By Susan MacMillan, ILRI
Speaking on ‘Sustainable food systems for food security’, Marianne Banziger, a scientist at the CGIAR maize and wheat centre (CIMMYT), this afternoon gave a ‘Rank Lecture’ at the Planet Under Pressure Conference in London.
She began with a bald statistic: To meet the food security challenges converging over the next 50 years, she said, we will have to produce as much food as has been consumed over the entire history of humankind.
Things did not get better after that.
We can expect more food price hikes, she argued, like those the world experienced in 2008 and 2010. Those peaks were due to low stocks; food prices went up three-fold and food prices have never returned to 2006 levels.
A large part of the changing food situation, Banziger explained, is due to the many people in developing countries that are newly incorporating into their largely starch-based diets meat, milk and eggs. However, most people gaining a bit of disposable income for the first time and using it to buy animal-source foods are still consuming far less of these foods than people in rich countries.
Biofuels are complicating the situation further: some 40% of the US maize crop now goes to biofuel, which is more than what is produced for animal feed.
Food price increases push people back into poverty, she reminded her audience. As food prices increase, and people find food less and less affordable, the proportion of their consumption of staple crops increases. If we do not act, food and energy price inflation will exceed income growth of the poor—pushing them further into poverty.
Living on borrowed resources
What goes up must come down: As fertilizer prices go up, the profitability and yields of smallholder farmers in developing countries go down.
Some 300 million people in India and China are sustained with grain grown from the over-pumping of water (that is, water resources not renewed by rainfall).
Social unrest is likely to come back again and again; deforestation, water scarcity and human migration are all likely to increase,
We still have the time to act.
Science usefully provides us with options.
We could reduce our consumption of food. How many of us now recycle and conserve water? Reduce food wastage? Eat less meat? These actions reduce demand. Those people now climbing out of poverty have as much right as we do to eat well.
On the other hand, we could increase our production of food.
The more we delay investments in this, the steeper will be the challenges we face.
Among new opportunities for increasing productivity are use of precision agriculture and cell phones (for conducting financial transactions, buying crop and input insurance).
We should not make the same mistakes as in the past by focusing on higher productivity alone. Farmers also need to generate greater income, to build greater resilience to shocks, to conduct sustainable farming, and to access viable markets and value chains.
Eyes wide open
Closing the yield gap among today’s marginalized farmers will not be enough, Banziger said. Farmers in the Indo-Gangetic Plains now grow wheat for 700 million people. But the encroachment of heat on these plains is expected to reduce yields 20–30% by 2050.
We need to explore the untapped biodiversity of staple crops. Drought-tolerant maize varieties have succeeded in the past. We’re looking for heat tolerance in wheat. Will transgenics be needed?

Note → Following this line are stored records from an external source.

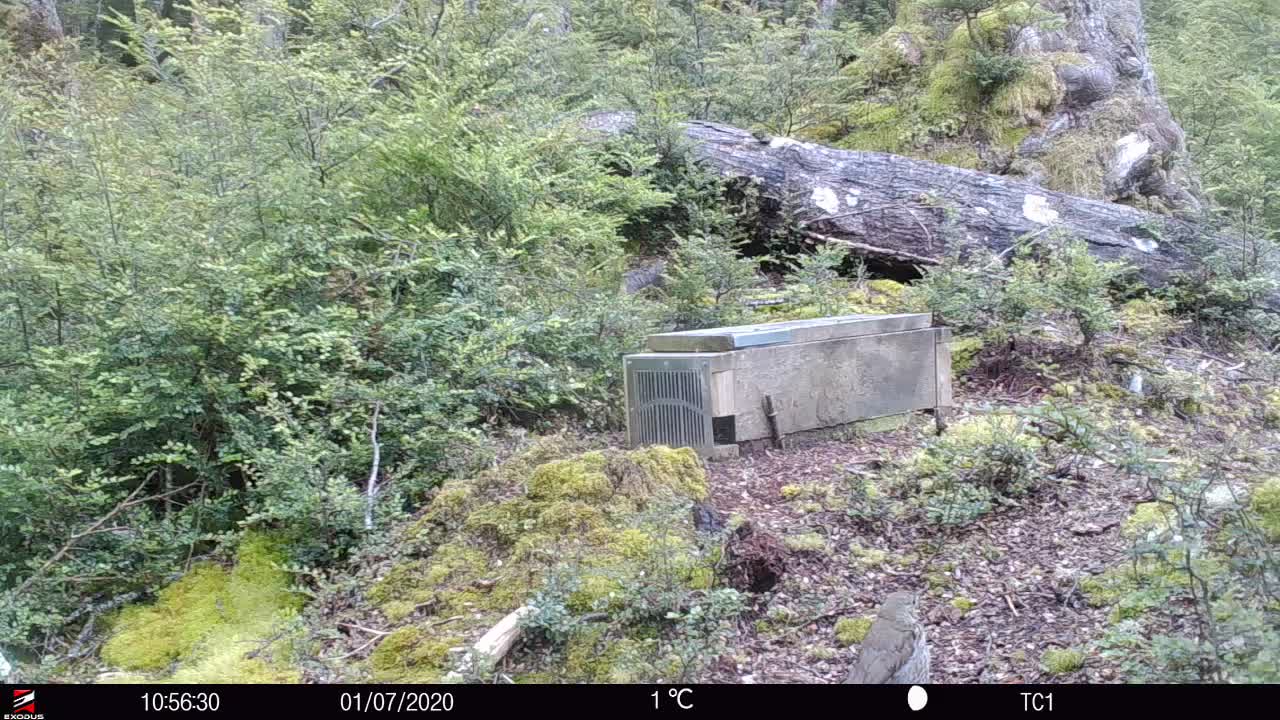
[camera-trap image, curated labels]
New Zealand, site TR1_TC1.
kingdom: Animalia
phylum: Chordata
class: Aves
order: Passeriformes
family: Turdidae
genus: Turdus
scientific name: Turdus philomelos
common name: song thrush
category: thrush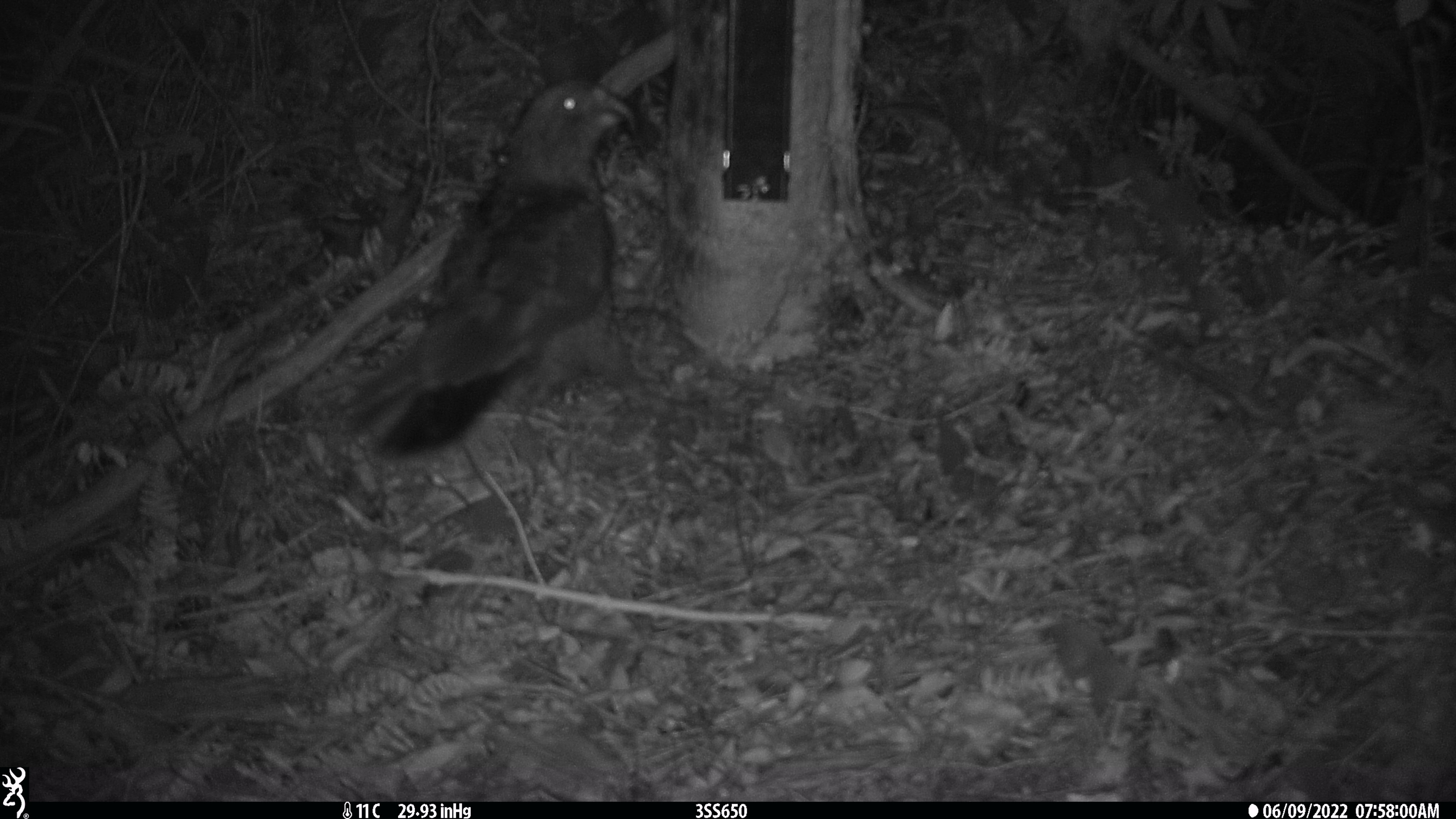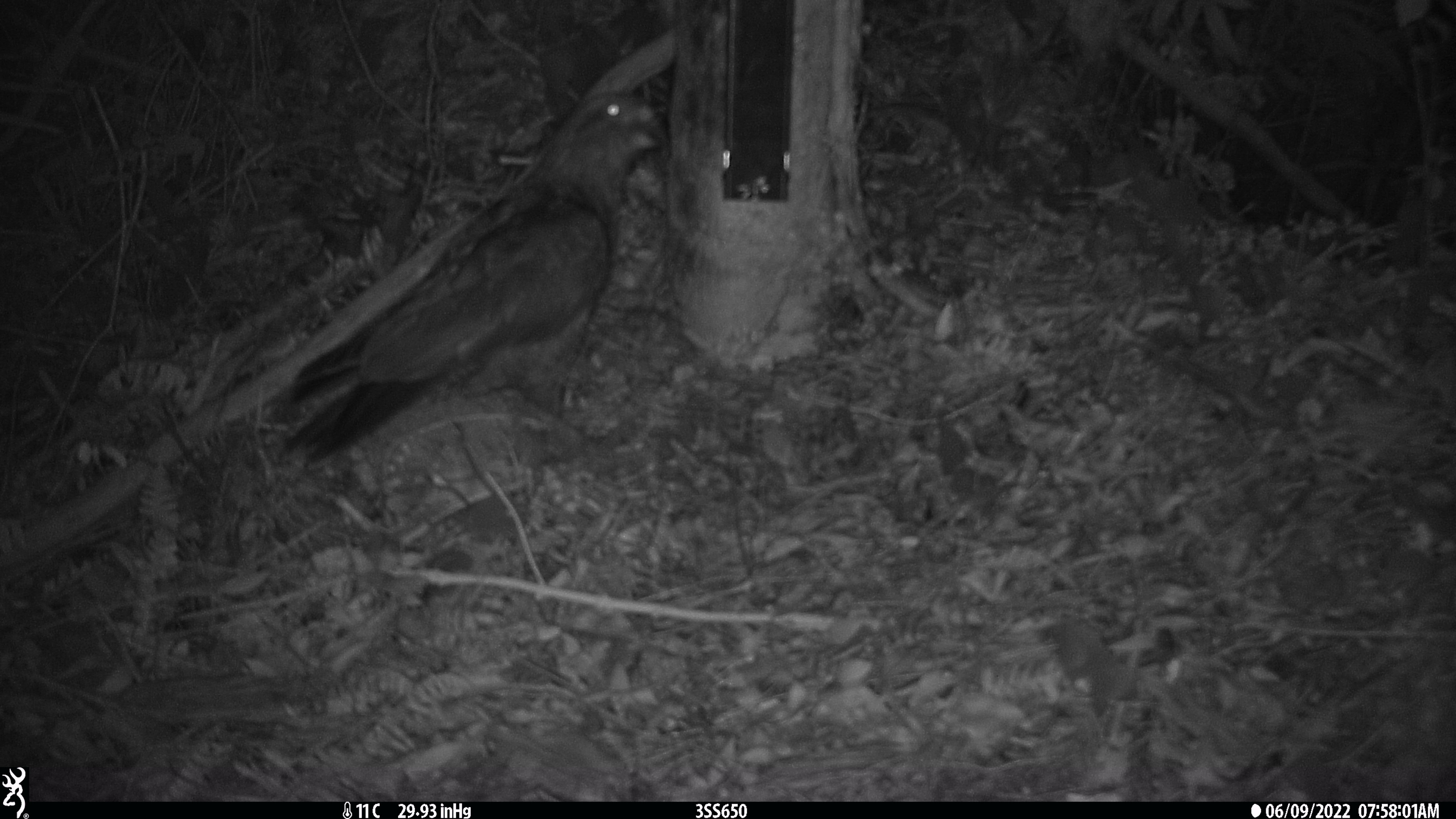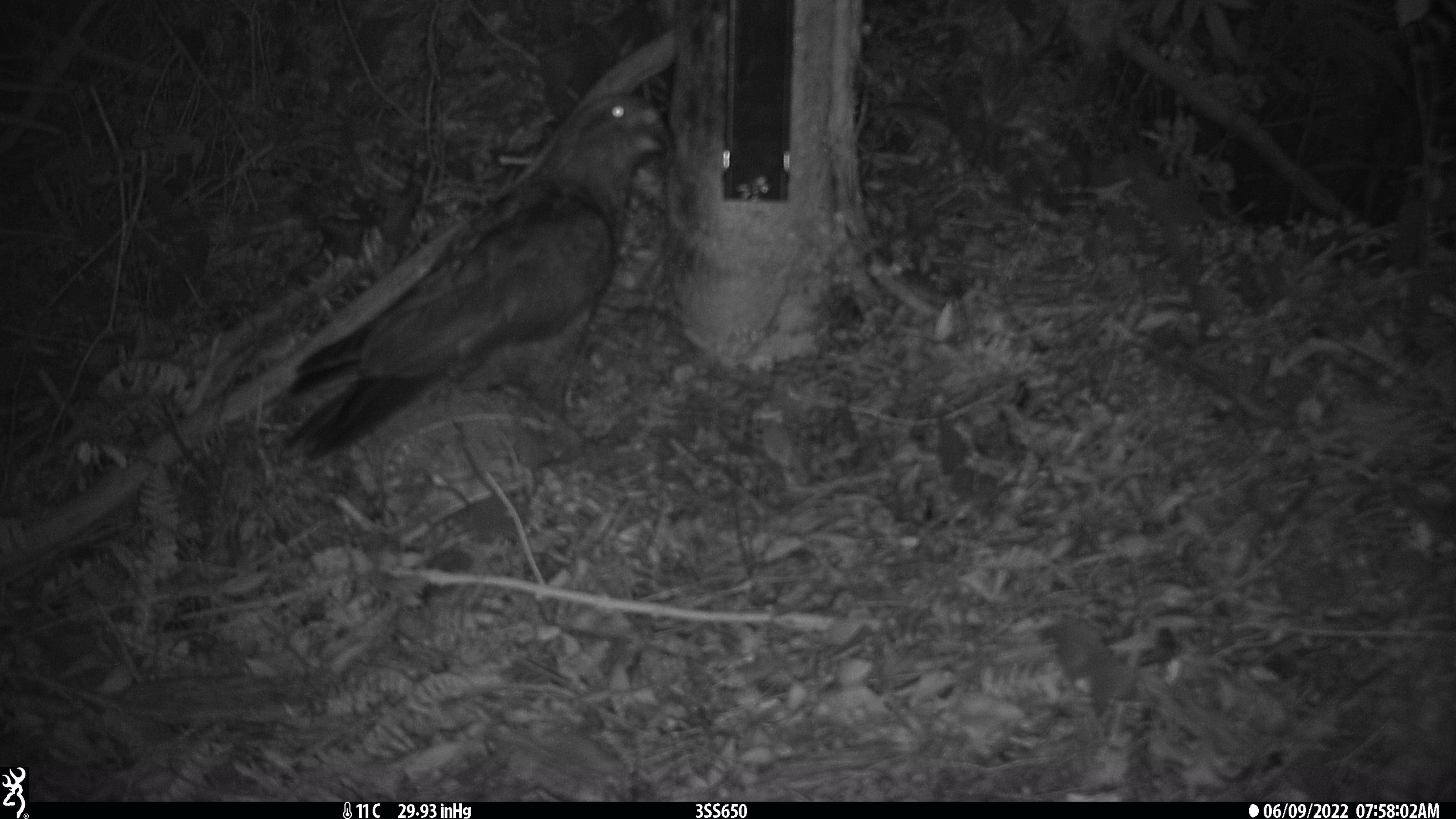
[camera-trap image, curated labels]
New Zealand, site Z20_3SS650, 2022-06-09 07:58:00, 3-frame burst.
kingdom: Animalia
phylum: Chordata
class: Aves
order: Psittaciformes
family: Strigopidae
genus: Nestor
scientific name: Nestor notabilis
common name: kea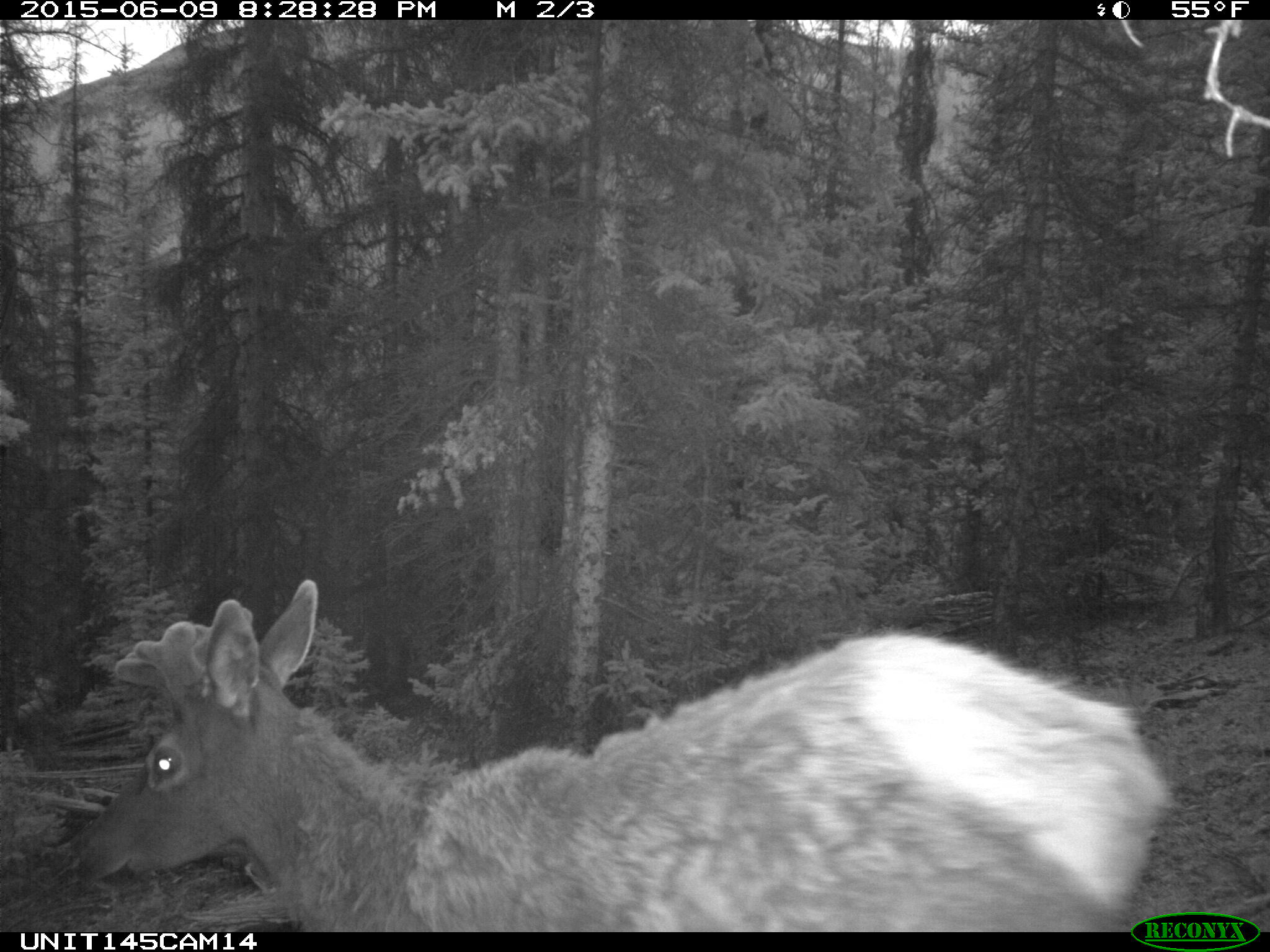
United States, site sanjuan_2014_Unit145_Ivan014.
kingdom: Animalia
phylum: Chordata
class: Mammalia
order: Artiodactyla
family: Cervidae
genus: Cervus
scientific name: Cervus elaphus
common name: red deer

The challenges are extreme, so ‘we need to keep our eyes open’.
At the close of Banziger’s presentation, a population expert in the audience asked what he might have presumed to be a rhetorical question: Why had Banziger omitted all reference to reducing the human population as a main method of ensuring food security?
Banziger responded forthrightly: It is not the increasing numbers of people per se that is the greatest factor in our food challenges, she said. Rather, it is the great numbers of people who are escaping absolute poverty (especially in India, China and Southeast Asia), and who are improving the quality of their diets as they do so by adding animal-source and other highly nutritious foods to their daily meals.
The implications are that reducing the numbers of people on the planet will not solve our food problems if great numbers of those people that remain keep moving out of poverty–a trajectory that many of this conference’s delegates are spending their professional lives working to advance.